START Materials provided
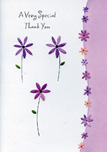 thank you card 790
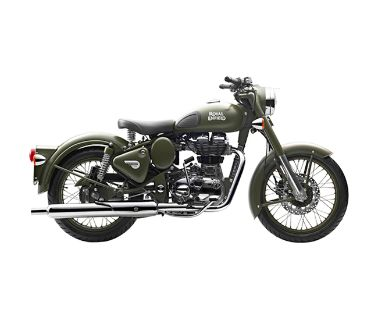 2017 Royal Enfield Classic Battle Green Cruiser Motorcycles Indianapolis, IN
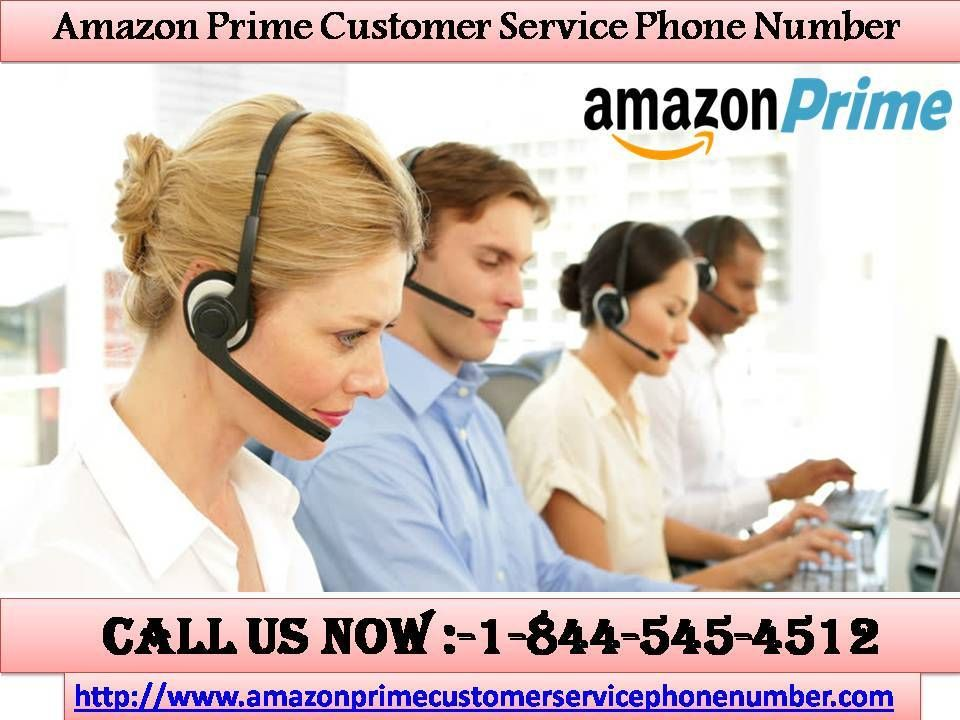 Minutes to Get Started With Amazon Prime Customer Service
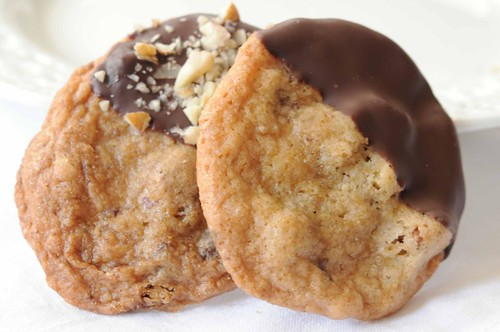 pair dipped chocolate chip cookies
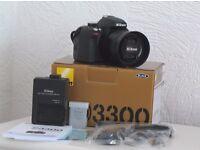 Nikon D3300 plus AF-S 35mm 1.8G Prime Lens - £295.00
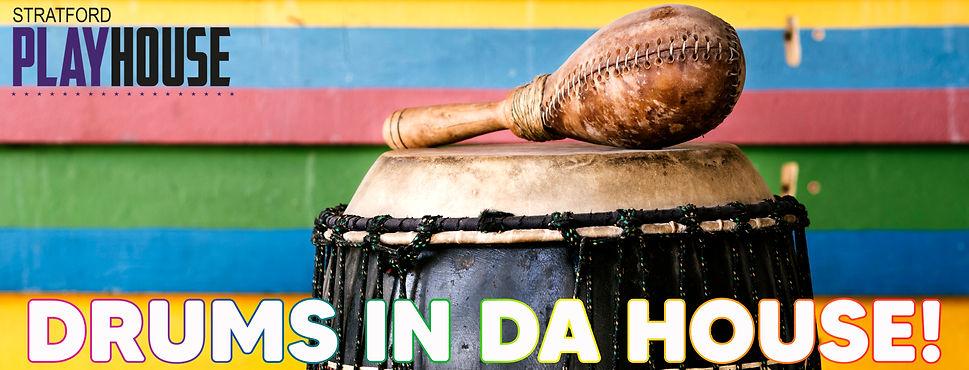 Drums In Da House Strip.jpg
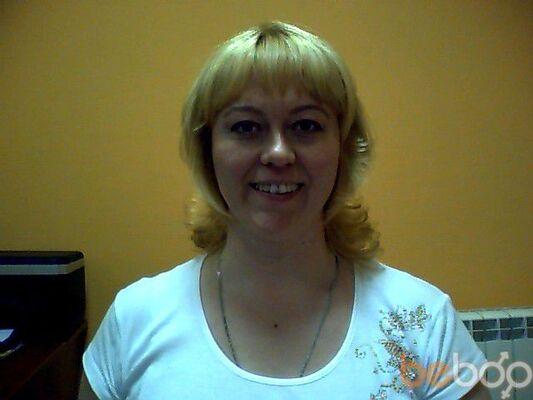 Фото девушки mona, Новосибирск, Россия, 40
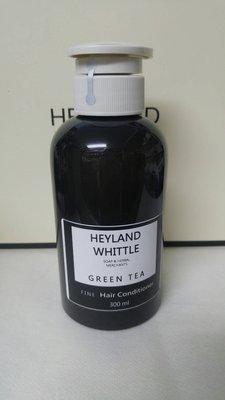 *╮☆靚美妝部屋☆╭*Heyland Whittle 英倫薇朵 葡萄柚綠茶香氛潤髮乳 300ml 全新商品 $280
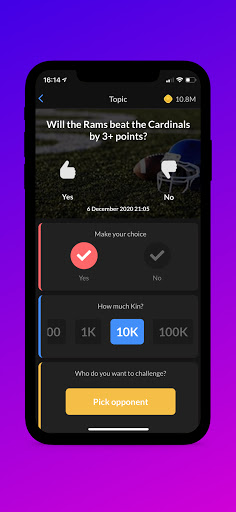 PeerBet - Sports prediction game 8.0.3 screenshots 2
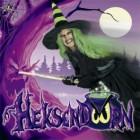 Heksendoorn in Hellendoorn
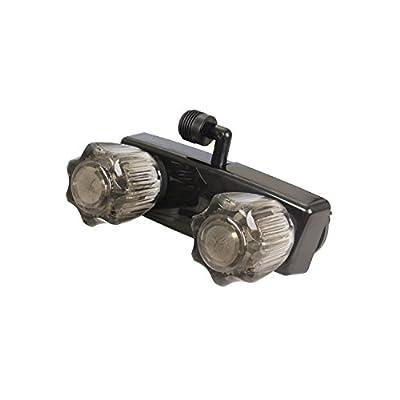 JR Products QQ-SHMI-B-A Exterior Shower Mixer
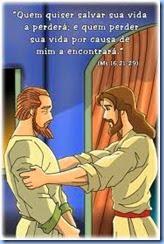evangelho sério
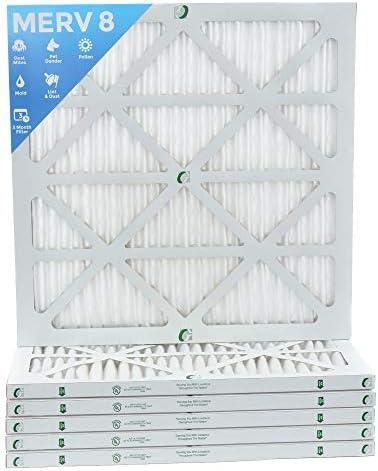 [해외]20x20x1 MERV 8 Pleated AC Furnace Air Filters. 6 Pack. Actual Size:19-12 x 19-12 x 78 / 20x20x1 MERV 8 Pleated AC Furnace Air Filters. 6 Pack. Actual Size:19-12 x 19-12 x 78
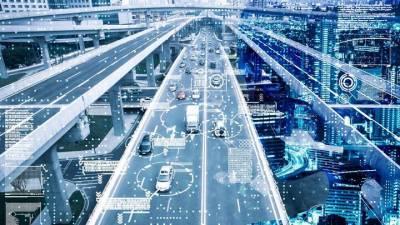 80 млн. рублей выделят на внедрение интеллектуальной транспортной системы в Орловской области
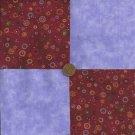 Flower Burst Blue Lavendar Red Cotton  Novelty Fabric Quilt Blocks Squares Ze1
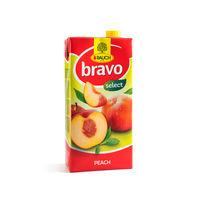 BRAVO Peach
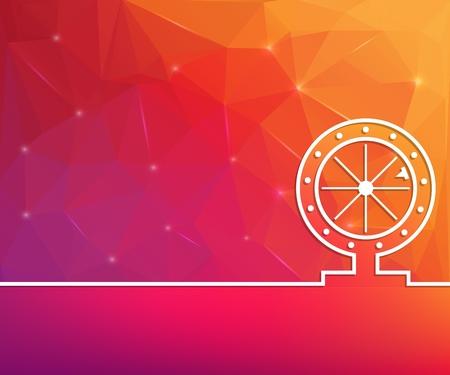 Astratto concetto creativo linea disegnare sfondo per web, app mobile, design modello illustrazione, infografica aziendale, pagina, brochure, banner, presentazione, poster, copertina, opuscolo, documento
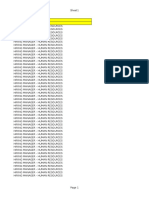 eb46b3dff50ae 00 - Visa Sponsors List 001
END Materials provided
__Problem requirements__: Print only the lines from the opening line of the listing to the line containing "Drums In Da House Strip.jpg", inclusive, exactly as they appear and without pictures.

__Solution to this task__:
 thank you card 790
 2017 Royal Enfield Classic Battle Green Cruiser Motorcycles Indianapolis, IN
 Minutes to Get Started With Amazon Prime Customer Service
 pair dipped chocolate chip cookies
 Nikon D3300 plus AF-S 35mm 1.8G Prime Lens - £295.00
 Drums In Da House Strip.jpg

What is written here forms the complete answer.